== AVAILABLE RECORDS ==
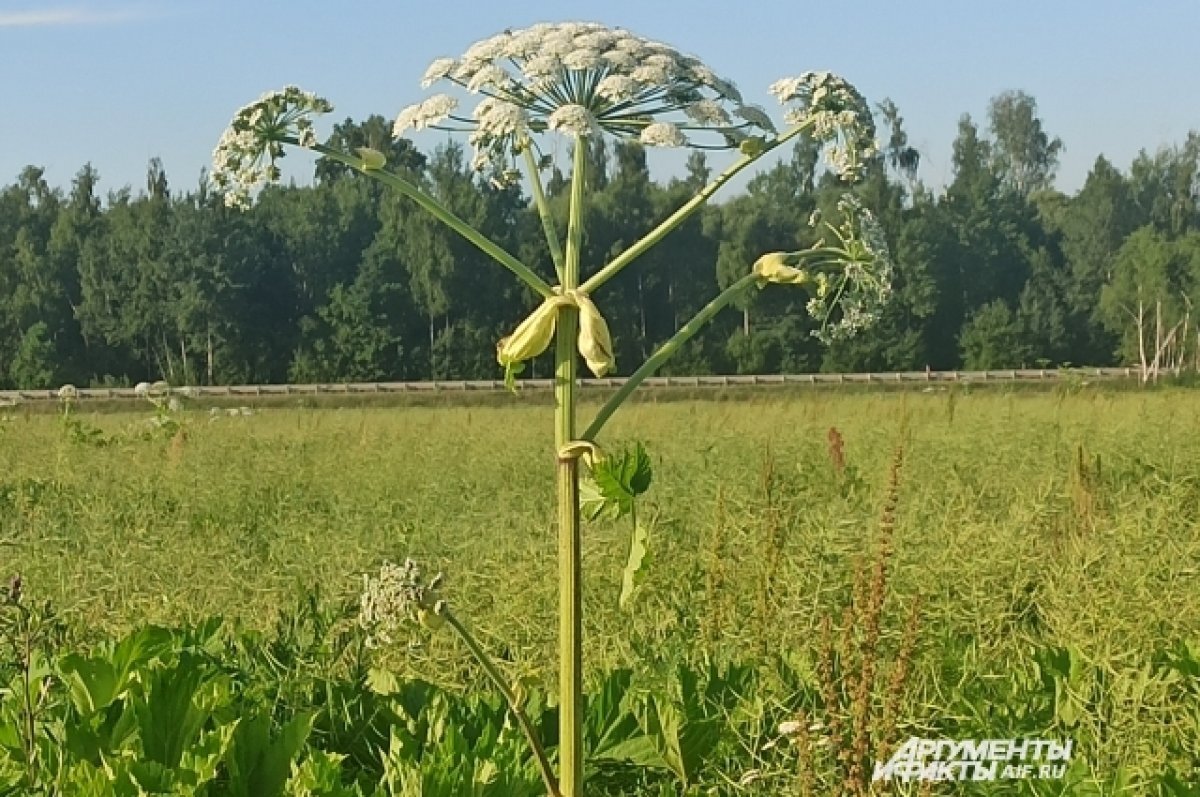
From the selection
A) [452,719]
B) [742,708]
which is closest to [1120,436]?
[742,708]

== WHAT IS BEING ASKED ==
Give the lines of the records above as a numbered list. Omit blank lines and leave out the pictures.

== SOLUTION FOR THIS EXERCISE ==
1. From the selection
2. A) [452,719]
3. B) [742,708]
4. which is closest to [1120,436]?
5. [742,708]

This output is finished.